> SOURCE PASSAGE

-- Opening Marker --

Immigration New Zealand this week announced a trial in Queenstown to make it less likely that that they will lock up au pairs travelling with their families.
You read that correctly.
Last December Immigration New Zealand had 18-year-old French au pair Manon Pache locked in a police cell overnight before deporting her back to Australia. The poor woman was understandably terrified.
Officials were concerned that she might babysit for her host family, who were visiting from Australia. That was despite Dr Pip and Paul Johnston telling Immigration that their au pair was on holiday with them, that the purpose for their holiday was for them to spend time with their children, and that they had given Pache the choice of a week off in Australia or the week in New Zealand.
Immigration regarded their gift of travel and accommodation for Pache as payment and considered there was a risk she could mind their children while in New Zealand, i.e. undertake paid work.
Quite what the crime would be if she had is a mystery to me. That she would be doing a poor Kiwi out of work? Of course she wouldn't. It's shocking enough she was denied entry. It's appalling she was locked up for the night.

-- Closing Marker --

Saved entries
-- Opening Marker --

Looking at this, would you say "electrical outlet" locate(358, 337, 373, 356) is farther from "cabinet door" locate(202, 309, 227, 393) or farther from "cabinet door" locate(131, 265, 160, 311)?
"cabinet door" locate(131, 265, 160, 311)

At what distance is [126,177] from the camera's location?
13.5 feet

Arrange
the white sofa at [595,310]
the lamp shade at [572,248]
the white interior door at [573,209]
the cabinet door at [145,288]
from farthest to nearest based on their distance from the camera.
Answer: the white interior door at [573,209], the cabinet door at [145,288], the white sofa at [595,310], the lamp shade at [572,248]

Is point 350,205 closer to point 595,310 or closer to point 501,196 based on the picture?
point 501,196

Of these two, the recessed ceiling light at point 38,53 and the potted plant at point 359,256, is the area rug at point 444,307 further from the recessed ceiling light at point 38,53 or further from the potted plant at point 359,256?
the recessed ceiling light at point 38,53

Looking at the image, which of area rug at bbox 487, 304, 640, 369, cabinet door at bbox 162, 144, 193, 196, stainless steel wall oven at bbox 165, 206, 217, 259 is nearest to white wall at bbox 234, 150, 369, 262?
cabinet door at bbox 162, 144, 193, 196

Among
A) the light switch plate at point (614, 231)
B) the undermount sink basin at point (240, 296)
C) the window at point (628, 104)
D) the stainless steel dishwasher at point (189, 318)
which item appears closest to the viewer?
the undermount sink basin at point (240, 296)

-- Closing Marker --
-- Opening Marker --

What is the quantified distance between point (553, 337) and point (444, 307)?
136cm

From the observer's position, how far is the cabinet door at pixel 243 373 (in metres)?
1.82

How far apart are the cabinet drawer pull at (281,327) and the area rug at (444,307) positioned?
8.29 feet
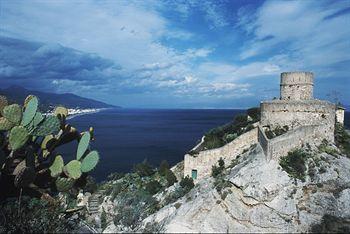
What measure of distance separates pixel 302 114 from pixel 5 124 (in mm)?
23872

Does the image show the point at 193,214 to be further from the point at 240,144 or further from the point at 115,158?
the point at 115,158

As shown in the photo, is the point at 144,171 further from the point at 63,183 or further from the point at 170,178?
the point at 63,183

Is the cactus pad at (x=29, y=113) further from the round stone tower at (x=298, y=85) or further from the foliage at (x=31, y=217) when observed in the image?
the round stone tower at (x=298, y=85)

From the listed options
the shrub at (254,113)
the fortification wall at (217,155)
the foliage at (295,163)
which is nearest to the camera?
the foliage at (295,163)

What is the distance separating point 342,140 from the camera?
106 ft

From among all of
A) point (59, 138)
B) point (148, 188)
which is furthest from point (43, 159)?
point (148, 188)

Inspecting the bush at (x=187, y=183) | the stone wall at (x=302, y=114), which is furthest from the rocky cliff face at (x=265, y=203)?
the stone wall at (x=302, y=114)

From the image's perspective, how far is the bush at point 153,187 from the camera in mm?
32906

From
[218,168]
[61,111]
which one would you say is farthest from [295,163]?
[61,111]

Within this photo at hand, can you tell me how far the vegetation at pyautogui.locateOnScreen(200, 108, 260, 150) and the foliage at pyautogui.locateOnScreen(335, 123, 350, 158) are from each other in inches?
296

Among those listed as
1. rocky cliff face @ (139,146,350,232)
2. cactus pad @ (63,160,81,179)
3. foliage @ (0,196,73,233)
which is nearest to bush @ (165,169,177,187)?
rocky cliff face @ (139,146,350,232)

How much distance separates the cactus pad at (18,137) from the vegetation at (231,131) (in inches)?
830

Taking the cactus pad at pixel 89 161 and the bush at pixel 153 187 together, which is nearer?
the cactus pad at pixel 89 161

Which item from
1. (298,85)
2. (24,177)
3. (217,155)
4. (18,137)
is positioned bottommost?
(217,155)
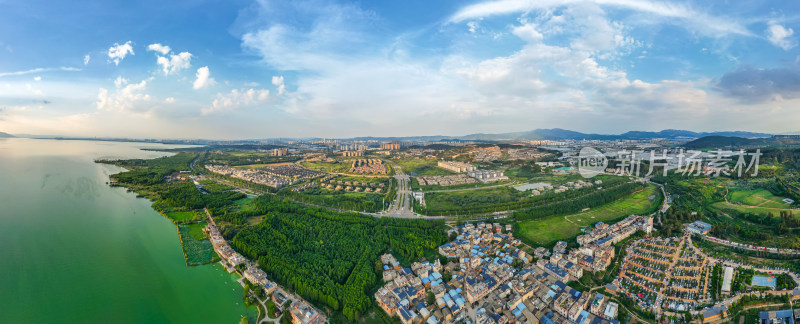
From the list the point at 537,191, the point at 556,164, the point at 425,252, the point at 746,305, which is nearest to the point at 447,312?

-- Closing Marker --
-- Opening Marker --

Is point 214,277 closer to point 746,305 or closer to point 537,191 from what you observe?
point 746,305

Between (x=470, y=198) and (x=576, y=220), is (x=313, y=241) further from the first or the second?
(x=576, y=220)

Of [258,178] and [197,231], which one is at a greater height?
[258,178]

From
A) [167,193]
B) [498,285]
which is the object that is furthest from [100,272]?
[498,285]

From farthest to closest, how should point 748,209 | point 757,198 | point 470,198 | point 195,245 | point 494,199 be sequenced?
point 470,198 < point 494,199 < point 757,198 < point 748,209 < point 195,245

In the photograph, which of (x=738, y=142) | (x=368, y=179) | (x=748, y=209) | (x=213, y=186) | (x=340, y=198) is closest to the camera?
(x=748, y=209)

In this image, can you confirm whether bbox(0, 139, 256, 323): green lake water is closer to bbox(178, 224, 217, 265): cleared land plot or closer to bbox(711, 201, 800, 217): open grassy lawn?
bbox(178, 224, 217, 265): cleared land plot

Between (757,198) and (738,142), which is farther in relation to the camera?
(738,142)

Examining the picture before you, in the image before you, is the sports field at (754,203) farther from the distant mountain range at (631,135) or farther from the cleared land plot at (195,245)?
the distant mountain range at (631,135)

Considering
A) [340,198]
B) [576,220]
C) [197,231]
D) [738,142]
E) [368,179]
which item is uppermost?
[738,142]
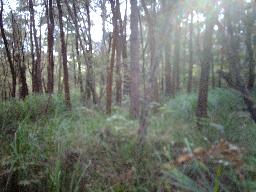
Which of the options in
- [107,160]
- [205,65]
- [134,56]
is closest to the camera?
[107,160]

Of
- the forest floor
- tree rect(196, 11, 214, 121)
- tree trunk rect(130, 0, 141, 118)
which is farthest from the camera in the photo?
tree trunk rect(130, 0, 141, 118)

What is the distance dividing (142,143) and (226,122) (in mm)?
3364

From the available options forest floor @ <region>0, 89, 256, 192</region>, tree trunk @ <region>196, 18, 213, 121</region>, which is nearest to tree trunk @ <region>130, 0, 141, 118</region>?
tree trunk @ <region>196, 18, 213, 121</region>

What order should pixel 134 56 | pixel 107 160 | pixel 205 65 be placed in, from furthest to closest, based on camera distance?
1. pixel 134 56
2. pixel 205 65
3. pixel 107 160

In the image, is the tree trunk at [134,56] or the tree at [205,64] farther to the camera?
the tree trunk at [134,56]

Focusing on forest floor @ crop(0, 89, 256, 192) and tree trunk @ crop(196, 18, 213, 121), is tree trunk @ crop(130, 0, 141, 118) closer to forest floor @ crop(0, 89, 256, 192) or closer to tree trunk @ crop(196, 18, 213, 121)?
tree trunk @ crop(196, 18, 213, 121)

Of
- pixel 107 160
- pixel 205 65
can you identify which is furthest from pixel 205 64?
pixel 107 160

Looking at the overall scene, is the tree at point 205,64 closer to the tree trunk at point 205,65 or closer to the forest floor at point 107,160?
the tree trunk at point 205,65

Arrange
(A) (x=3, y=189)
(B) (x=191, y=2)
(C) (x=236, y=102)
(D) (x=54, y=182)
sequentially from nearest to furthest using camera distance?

-- Closing Marker --

> TASK ITEM A
In the piece about the au pair, translate the sentence "The poor woman was understandably terrified." into Spanish.
> TASK ITEM B
Write the next few sentences of the piece about the au pair, picking up after its final sentence.
The saved entries are separate material with no connection to the piece about the au pair.

> RESULT A
La pobre mujer estaba, comprensiblemente, aterrorizada.

> RESULT B
But even worse is that the numbskulls in charge of the policy, the practice, and the exercise of their discretion, spent eight months to produce only a trial - just for Queenstown - that will, they hope, lessen the risk that another au pair will spend a night inside.
That's your tax dollars hard at work.
Prime Minister and Tourism Minister John Key has described Immigration as "heavy handed" in locking the poor woman up.
But Immigration appears not much guided by the Prime Minister. Or common sense. I am sure there are plenty of wealthy tourists coming into New Zealand with chefs, nannies, security personnel, yachting crew, personal assistants, and so on.
I imagine that, even with the trial, our police cells will soon be bulging. The rules are the rules.